# EXERCISE REQUIREMENTS
Set out the records below as a numbered list, starting at the one that contains "Allez Allez Allez" and stopping after the one that contains "Protestas en EEUU". Omit any blank lines and leave the pictures out.

# MATERIALS PROVIDED

◆ ◆ ◆ ◆

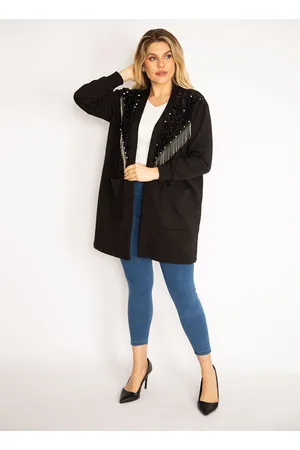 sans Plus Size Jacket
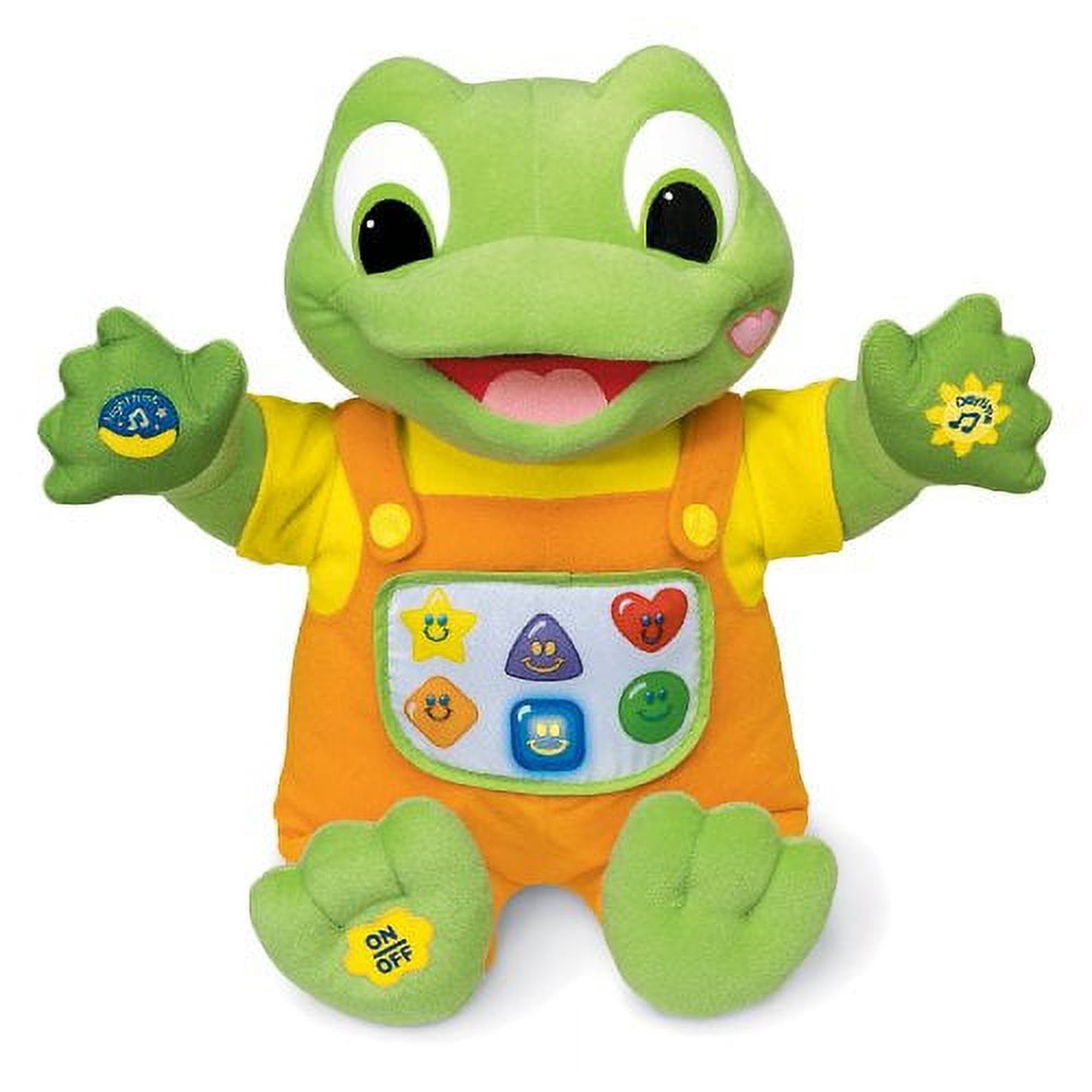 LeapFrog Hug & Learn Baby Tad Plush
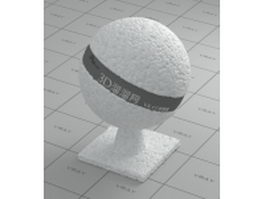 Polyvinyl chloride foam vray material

◆ ◆ ◆ ◆

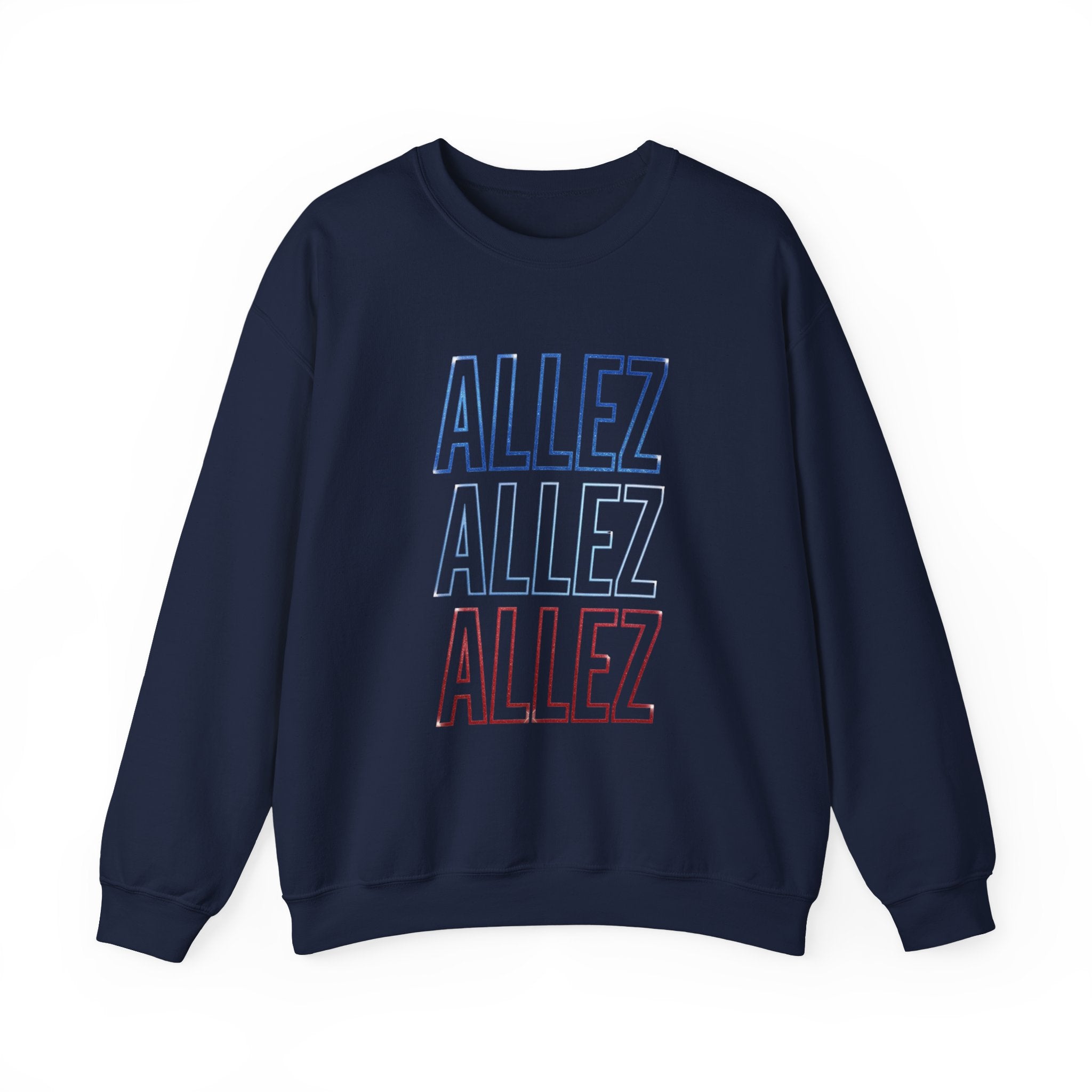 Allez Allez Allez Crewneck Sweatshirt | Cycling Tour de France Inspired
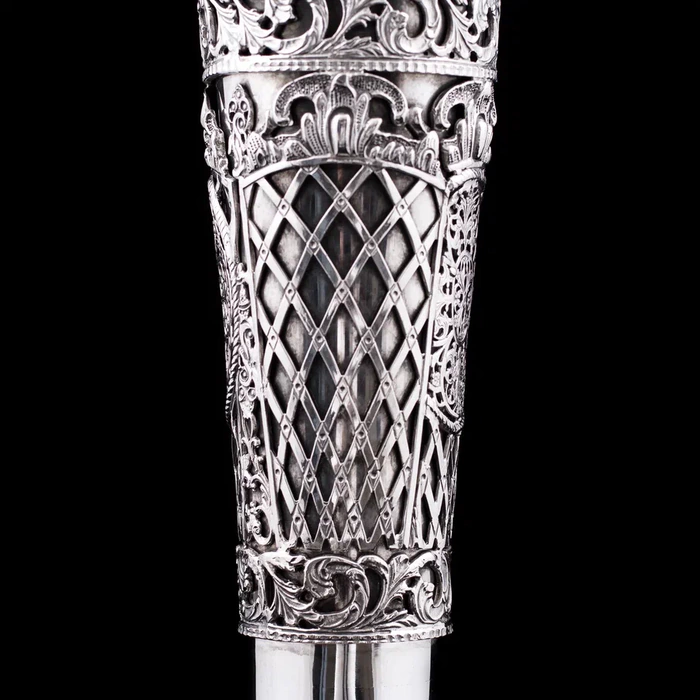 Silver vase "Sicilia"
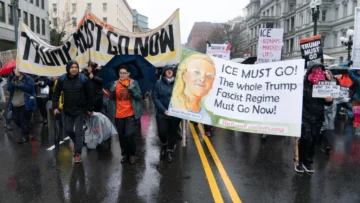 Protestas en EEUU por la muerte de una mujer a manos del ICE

◆ ◆ ◆ ◆

# EXPECTED ANSWER
1.  Allez Allez Allez Crewneck Sweatshirt | Cycling Tour de France Inspired
2.  Silver vase "Sicilia"
3.  Protestas en EEUU por la muerte de una mujer a manos del ICE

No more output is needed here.